The province is bounded by the U.S. states of Washington, Idaho and Montana in the south, Alberta on the east, the Northwest Territories and the Yukon on the north and Alaska on the northwest. From south to north, B.C. stretches 1,200 kilometres, and from east to west, as much as 1,050 kilometres. Its deeply indented, island-dotted coastline extends 7,000 kilometres.

British Columbia is characterized by mountainous topography, but also has substantial areas of lowland and plateau country. The province has four basic regions: a northwesterly trending mountain system on the coast, a similar mountain system on the east, an extensive area of plateau and mountain country between the two, and a lowland segment of the continent's Great Plains in the northeastern part of the province.

The province is blessed with an abundance of waterways in the form of rivers, lakes, streams and swamps. Freshwater surfaces total 1.8 million hectares. Major river systems include the Fraser, Columbia, Skeena and Peace Rivers.

B.C. has nearly 1,000 provincial parks and protected areas, attracting about 24 million visits every year. Since 2001, the provincial government has established 57 new parks, 143 conservancies, one ecological reserve and eight protected areas, and expanded more than 50 parks and six ecological reserves, protecting more than 1.9 million hectares (an area almost three times the size of Prince Edward Island.) This includes 200,000 hectares of habitat for the world-famous Spirit Bear, B.C.'s official mammal. Today, 14.26 per cent (or more than 13.5 million hectares) of British Columbia is protected – more than any other province in Canada.

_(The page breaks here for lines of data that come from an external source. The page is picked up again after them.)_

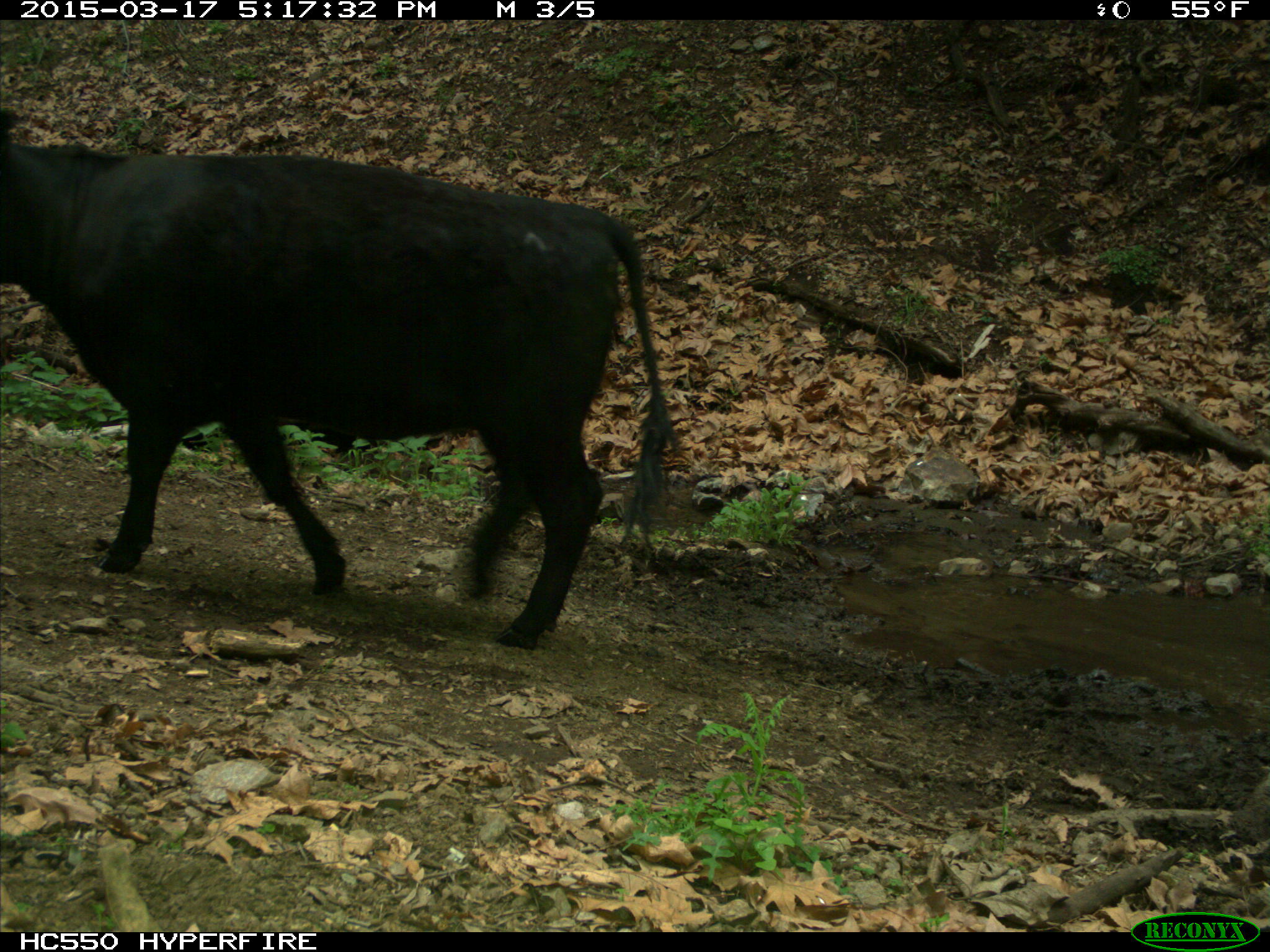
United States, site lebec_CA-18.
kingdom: Animalia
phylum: Chordata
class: Mammalia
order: Artiodactyla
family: Bovidae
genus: Bos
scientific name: Bos taurus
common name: domestic cow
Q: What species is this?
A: Bos taurus (domestic cow).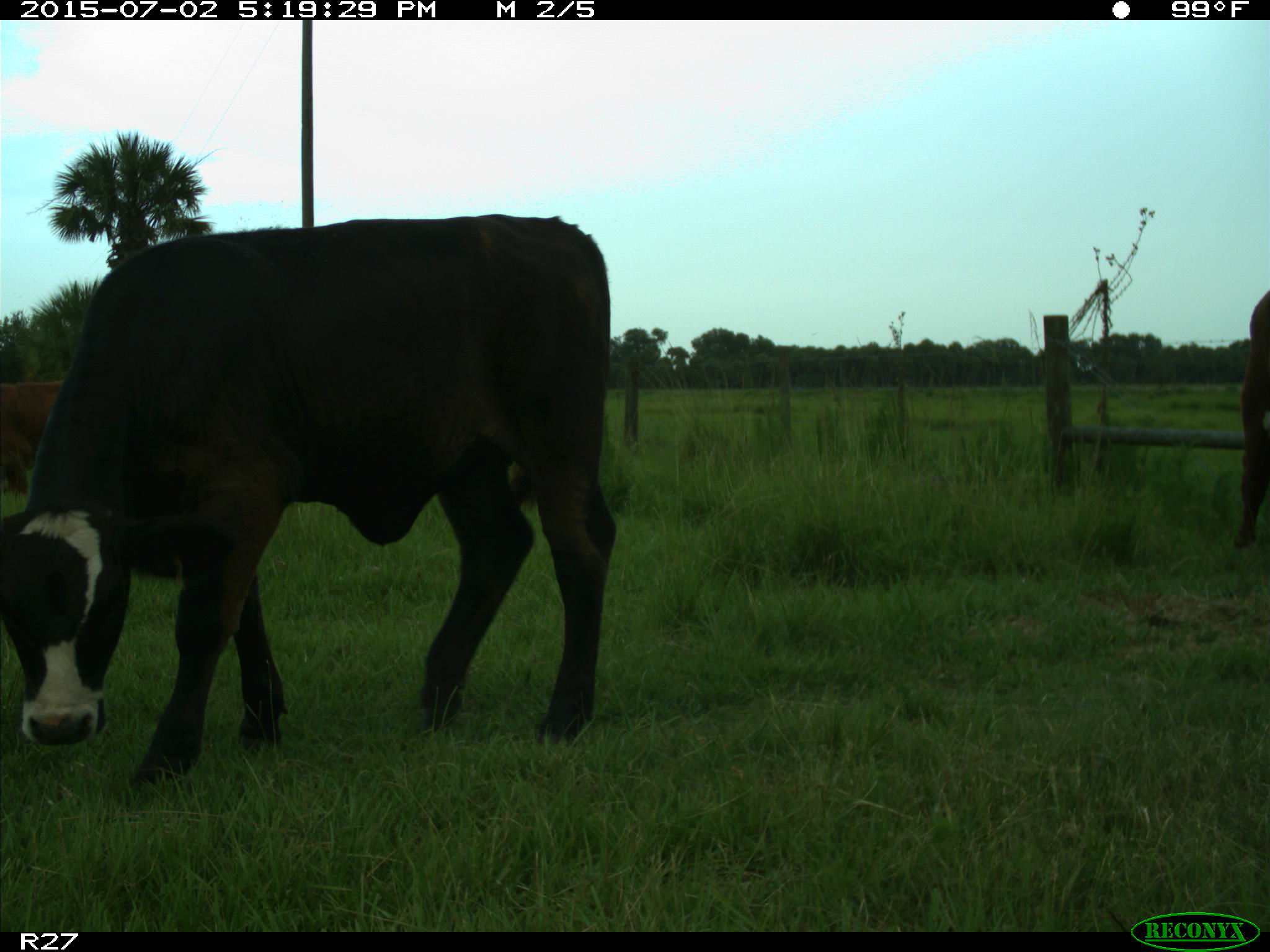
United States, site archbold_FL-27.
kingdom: Animalia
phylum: Chordata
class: Mammalia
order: Artiodactyla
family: Bovidae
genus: Bos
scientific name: Bos taurus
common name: domestic cow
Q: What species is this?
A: Bos taurus (domestic cow).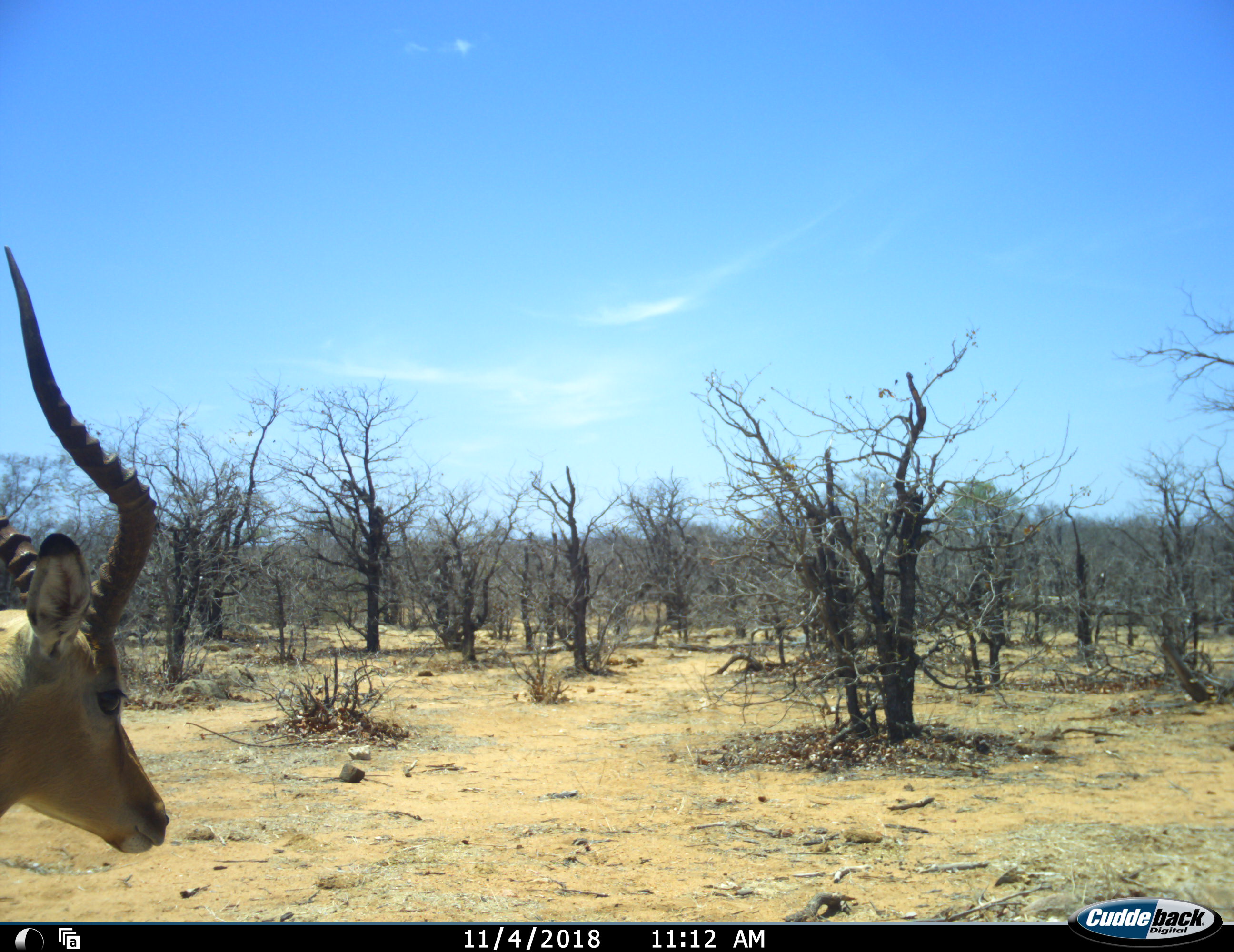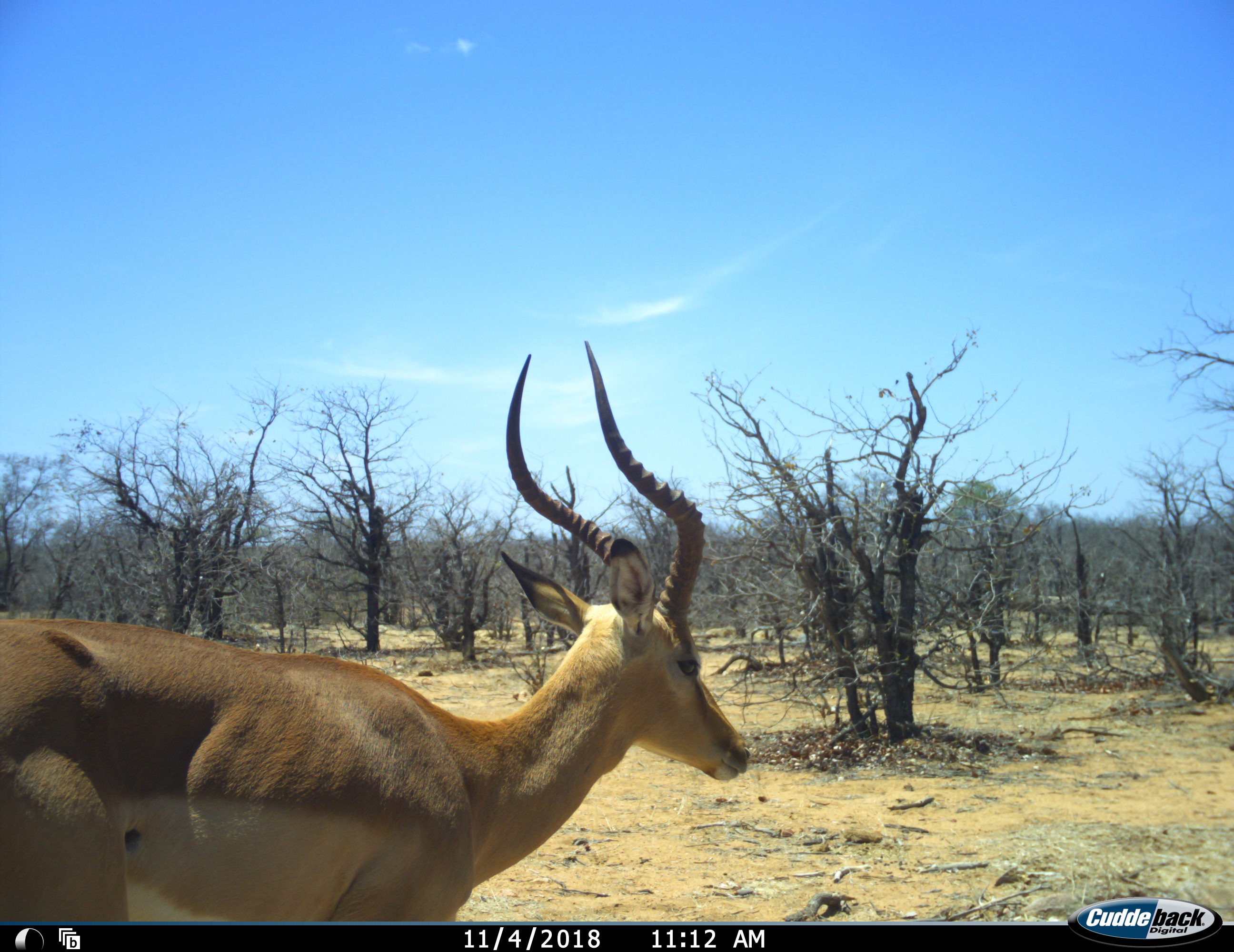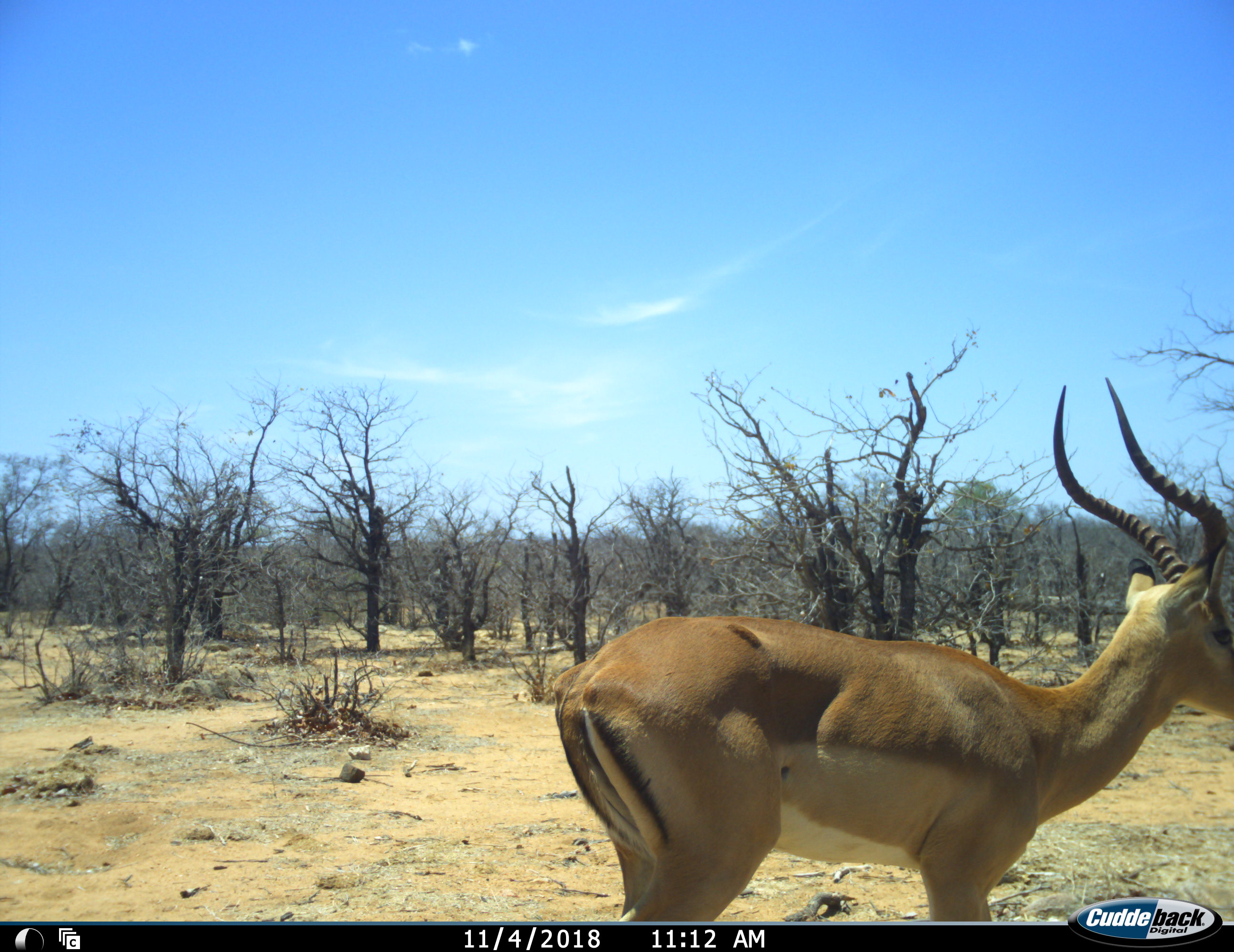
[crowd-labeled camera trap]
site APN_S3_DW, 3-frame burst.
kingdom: Animalia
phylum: Chordata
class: Mammalia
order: Artiodactyla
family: Bovidae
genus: Aepyceros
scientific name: Aepyceros melampus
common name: impala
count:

British Columbia 25,725-kilometre coastline supports a large shipping industry through ice-free, deepwater ports.

Approximately 21% (20.3 million hectares) of British Columbia is rock or consists of alpine barren icefields and glaciers.

Approximately 62% of British Columbia is forest land, with 48 million hectares, or 51% productive forest.

Approximately 5% (4.04 million hectares) of British Columbia is arable and grazing land consisting of 2.6 million hectares cultivated land; 10 million hectares open range; and 0.4 million hectares Alpine and sub-Alpine range.